Baron Kickington isn't a particularly shrewd media man, but when it comes to taking advice from his underlings about which players are getting a bit sleepy he's second to none.
In his first season he's led Hull City from the middle of the Premier League, thanks mainly to their alphabetic positioning at the start of the campaign, to somewhere slightly lower down the table.
He also managed to win the friendly cup, somehow pushing a team of second string players to a magnificent 6-1 win against Sampdoria in the final. He also accidentally played a goal keeper in defence for a while.
But here's the twist. Baron Kickington is me. He's just the name of my managerial prospect in Football Manager Classic for PS Vita. It's me tapping the buttons, me making the decisions, and me selecting the goalkeeper.
And there are lots of decisions to make. You could get lost in enormous caverns made of the possible permutations for each match. This is Football Manager, in your pocket, with all of its juggling, frustration, transfers, and man-management intact.
And it's pretty damn good. Albeit with some pretty obvious problems
There are two main game modes: Career and Challenge. Challenge mode places you as a manager in a tough situation. Maybe you need to pull a team from the relegation mire, or turn around a dispirited dressing room. It's a chunk of the main game, a taster for the more experienced.
Career mode is the meat of the game. A stats-heavy campaign to take the team of your choice from wherever you find them to the top of the table.
There are countless teams to choose from, from an array of countries. You'll deal with real-life players, in their real-life teams, and try and coax more out of them than they could ever achieve in the real world.
Everything is dealt with from a series of menus. There's your email menu, where you'll find information about scouts, physios, possible transfers, and your reputation in the media. You'll give quotes to journalists, or tell them to sod off.

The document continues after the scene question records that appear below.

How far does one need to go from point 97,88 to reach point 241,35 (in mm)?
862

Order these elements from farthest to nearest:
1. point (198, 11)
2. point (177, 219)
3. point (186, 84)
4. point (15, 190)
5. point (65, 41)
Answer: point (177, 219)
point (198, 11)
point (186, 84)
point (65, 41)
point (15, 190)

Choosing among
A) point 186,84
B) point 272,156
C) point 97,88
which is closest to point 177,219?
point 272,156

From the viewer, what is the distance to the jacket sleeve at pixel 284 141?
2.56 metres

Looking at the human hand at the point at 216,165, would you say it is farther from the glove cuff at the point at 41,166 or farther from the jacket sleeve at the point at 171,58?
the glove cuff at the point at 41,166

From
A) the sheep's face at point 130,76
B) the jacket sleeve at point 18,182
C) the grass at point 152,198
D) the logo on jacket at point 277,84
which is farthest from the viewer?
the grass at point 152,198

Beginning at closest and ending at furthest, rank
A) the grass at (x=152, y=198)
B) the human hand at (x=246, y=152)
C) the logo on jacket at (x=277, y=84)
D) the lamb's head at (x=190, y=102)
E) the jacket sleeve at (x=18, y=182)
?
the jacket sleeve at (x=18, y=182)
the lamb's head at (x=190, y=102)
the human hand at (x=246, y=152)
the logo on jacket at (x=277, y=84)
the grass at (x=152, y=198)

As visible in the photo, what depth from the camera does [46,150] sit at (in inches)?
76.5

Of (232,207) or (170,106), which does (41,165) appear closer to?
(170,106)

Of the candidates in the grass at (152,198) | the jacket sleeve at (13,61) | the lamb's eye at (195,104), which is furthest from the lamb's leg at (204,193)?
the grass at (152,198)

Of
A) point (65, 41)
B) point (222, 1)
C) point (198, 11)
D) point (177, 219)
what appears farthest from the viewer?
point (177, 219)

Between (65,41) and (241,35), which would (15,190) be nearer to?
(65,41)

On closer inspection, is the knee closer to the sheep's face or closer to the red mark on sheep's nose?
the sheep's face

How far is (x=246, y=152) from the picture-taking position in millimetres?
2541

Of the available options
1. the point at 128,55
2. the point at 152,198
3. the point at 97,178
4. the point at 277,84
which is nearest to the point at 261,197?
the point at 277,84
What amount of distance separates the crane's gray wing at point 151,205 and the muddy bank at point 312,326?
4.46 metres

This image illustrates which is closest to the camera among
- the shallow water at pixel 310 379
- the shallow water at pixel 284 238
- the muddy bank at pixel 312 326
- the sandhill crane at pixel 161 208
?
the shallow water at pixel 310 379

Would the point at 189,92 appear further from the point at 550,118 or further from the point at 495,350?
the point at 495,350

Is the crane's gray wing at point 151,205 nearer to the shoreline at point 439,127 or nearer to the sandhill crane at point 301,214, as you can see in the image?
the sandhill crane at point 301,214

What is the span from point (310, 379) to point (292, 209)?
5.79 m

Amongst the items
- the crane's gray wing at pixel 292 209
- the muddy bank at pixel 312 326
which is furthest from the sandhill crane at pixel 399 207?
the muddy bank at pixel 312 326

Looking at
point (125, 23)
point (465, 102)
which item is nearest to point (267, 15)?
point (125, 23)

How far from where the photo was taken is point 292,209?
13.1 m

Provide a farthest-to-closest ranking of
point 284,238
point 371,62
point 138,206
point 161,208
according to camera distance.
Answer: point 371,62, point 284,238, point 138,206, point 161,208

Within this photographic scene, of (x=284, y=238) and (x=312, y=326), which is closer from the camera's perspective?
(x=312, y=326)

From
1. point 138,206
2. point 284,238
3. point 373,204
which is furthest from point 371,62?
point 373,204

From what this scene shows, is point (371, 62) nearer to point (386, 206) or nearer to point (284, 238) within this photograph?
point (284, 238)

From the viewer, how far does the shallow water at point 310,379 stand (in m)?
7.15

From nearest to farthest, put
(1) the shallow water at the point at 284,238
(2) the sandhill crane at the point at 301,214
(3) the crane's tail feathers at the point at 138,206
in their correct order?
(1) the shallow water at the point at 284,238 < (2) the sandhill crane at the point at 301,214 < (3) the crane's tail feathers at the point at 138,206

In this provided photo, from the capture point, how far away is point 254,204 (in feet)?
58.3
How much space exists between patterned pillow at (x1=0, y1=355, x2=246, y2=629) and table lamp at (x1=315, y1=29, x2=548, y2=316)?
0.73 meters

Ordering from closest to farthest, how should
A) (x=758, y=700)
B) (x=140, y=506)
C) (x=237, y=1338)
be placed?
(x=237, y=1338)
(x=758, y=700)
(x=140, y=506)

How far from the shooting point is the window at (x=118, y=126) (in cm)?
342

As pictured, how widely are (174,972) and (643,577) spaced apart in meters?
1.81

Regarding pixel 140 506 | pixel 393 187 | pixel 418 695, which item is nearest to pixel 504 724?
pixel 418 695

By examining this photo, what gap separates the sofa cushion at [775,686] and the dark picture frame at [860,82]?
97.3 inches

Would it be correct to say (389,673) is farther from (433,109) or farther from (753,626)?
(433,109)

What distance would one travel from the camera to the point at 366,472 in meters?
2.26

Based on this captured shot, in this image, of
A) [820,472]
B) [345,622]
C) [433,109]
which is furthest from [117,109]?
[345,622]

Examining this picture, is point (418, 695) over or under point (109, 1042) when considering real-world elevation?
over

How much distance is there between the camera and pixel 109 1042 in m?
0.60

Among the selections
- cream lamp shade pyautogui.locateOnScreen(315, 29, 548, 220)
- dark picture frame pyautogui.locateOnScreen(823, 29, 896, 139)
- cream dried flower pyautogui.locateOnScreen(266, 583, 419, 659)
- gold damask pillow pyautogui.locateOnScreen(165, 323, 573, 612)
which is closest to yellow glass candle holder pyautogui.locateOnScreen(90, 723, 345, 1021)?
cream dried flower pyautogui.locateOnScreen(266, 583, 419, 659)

Then there's a calendar the game flips through, telling you about the comings and goings in the football world. When the page turns over to a game, it's time to get your tactical hat on.
You pick the team, choose the formation, set the tactics, and even the demeanour you want the team to adopt.
Once the game kicks off pulling the right trigger drops down a menu that lets you quickly swap things around. Want your defence sitting deeper, or your midfield more fluid? In a few taps you're good to go.
Most of the matches happen on wobbling possession percentage bars. Your assistants bark at you when things are going wrong, or if things are going particularly well.
Highlights play out as little snatches of a 3D kickaround. You always know something is going to happen when the game switches to a pitch-side view, and while the clips are a little jagged around the edges, watching one of your strikers belt the ball into the back of the net is still a thrill.
What's less of a thrill is the fiddly touchscreen controls. If you don't have fingers chiselled down to fine points then navigating the menus can be a bit of a chore.
You'll tap the wrong things, close stuff when you didn't mean to, and generally get in a bit of a huff.
You can scroll through menus with the analogue sticks, but stabbing at the buttons, especially in the menu along the top of the screen, can be a bit of a pain.
It's not the only problem, either. Load times are slow, and this means there's none of the fluidity you'd expect from a portable gaming experience.
These troubles tarnish an otherwise solid game, and while there's never any call for super-fast reactions or precise control, having to undo your substitution for the umpteenth time because you've sent a striker to play in defence, or waiting a few minutes for your career to load, is pretty annoying.
Still, the overall experience is an enjoyable one, albeit slightly daunting for anyone who's never played a Football Manager game before.
This is a strategy game through and through, about managing the numbers ticking behind your team.
And, like I said before, it's pretty damn good - as long as you can get past the sluggish controls and those annoying load times.